Chemogenomic enrichment analysis
We use the CGEA online tool to analyze drugs in each cluster (http://server.dudleylab.org/index). CGEA maps the drug list to various annotation resources, including drug-induced transcriptional modules, enzymes, and fragments. These potentially relevant features identified provide a rich chemogenomic context for drugs of interest.
Chemical ontology enrichment analysis
BiNChE is a web tool for chemical enrichment analysis based on the Chemical Entities of Biological Interest (ChEBI) Ontology [54]. We performed enrichment analysis by mapping the drugs in each cluster to both ‘structure’ and ‘role’ subsets of ChEBI Ontology.
Results
An overview of PIMD framework
PIMD is a systematic framework that predicts new therapeutic properties of known drugs, calculates the contributions of various types of data, and annotates various aspects of drug grouping, by integrating multiple drug properties. In this study, we hypothesize that if drug dA and drug dB are similar with respect to a particular parameter, then the therapeutic property t of drug dA may also be shared by drug dB. The functions of a drug can be characterized by multiple drug informatics. Therefore, in PIMD, we investigated three representative drug properties: 1) chemical properties, based on chemical structure data derived from the PubChem Compound database [7]; 2) pharmacological properties, based on protein target sequence data derived from the DrugBank and UniProt databases [5], [44]; and 3) clinical and phenotypic properties, based on side effect data derived from the SIDER database [8].

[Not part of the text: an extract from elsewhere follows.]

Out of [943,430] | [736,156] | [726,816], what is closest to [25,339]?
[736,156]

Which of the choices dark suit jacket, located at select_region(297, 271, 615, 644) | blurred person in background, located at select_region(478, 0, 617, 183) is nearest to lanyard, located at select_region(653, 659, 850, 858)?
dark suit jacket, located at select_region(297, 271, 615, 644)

The PIMD consists of three parts (Figure 1). In the first part, we constructed three DSNs based on side effects, chemical structure, and drug targets, denoted as DSN-S, DSN-C, and DSN-T, respectively. Then, we applied the SNF method to fuse the DSN-S, DSN-C, and DSN-T into the iDSN in a manner that enables the relative contribution of each data type to be calculated. In the second part, we assessed drug repositioning using two approaches: finding drug pairs with a high similarity score, and identifying unexpected drugs in each cluster. In the iDSN, drug pairs are ranked according to their similarity scores, with highly ranked drug pairs being the most likely to achieve drug repositioning, wherein one drug in a pair may be repurposed for the therapeutic properties of the other drug. We used spectral clustering to distinguish clusters within the iDSN [55], wherein drugs within the same cluster have similar therapeutic properties, as reflected by first-level ATC codes. Within each cluster, drugs with unexpected ATC labels are flagged as having the potential for a repositioning of therapeutic properties. In the third part, aimed at drug precision repositioning, we carried out the following series of enrichment analyses to label and annotate each cluster: 1) drug-based enrichment analysis; 2) target-based enrichment analysis; 3) drug property analysis; 4) CGEA; and 5) chemical ontology enrichment analysis. These analyses can provide guidance to researchers conducting drug repositioning studies from various perspectives. They may also help to elucidate differences in the mode of action of different drug clusters and reveal potential associations between drugs within a cluster.
Global analysis of iDSN
We used PubChem CIDs as the sole drug identifiers and extracted chemical structures, target sequences, and side effect sources for 593 drugs from the PubChem Compound, DrugBank, UniProt, and SIDER databases. After constructing the DSN-C, DSN-T, and DSN-S, and combining these three networks into the iDSN with the SNF method, we applied spectral clustering to divide the iDSN into 32 subnetworks (labeled Cluster 1–32) based on two validity indexes (Figure 2, Figure S1) [55], [56].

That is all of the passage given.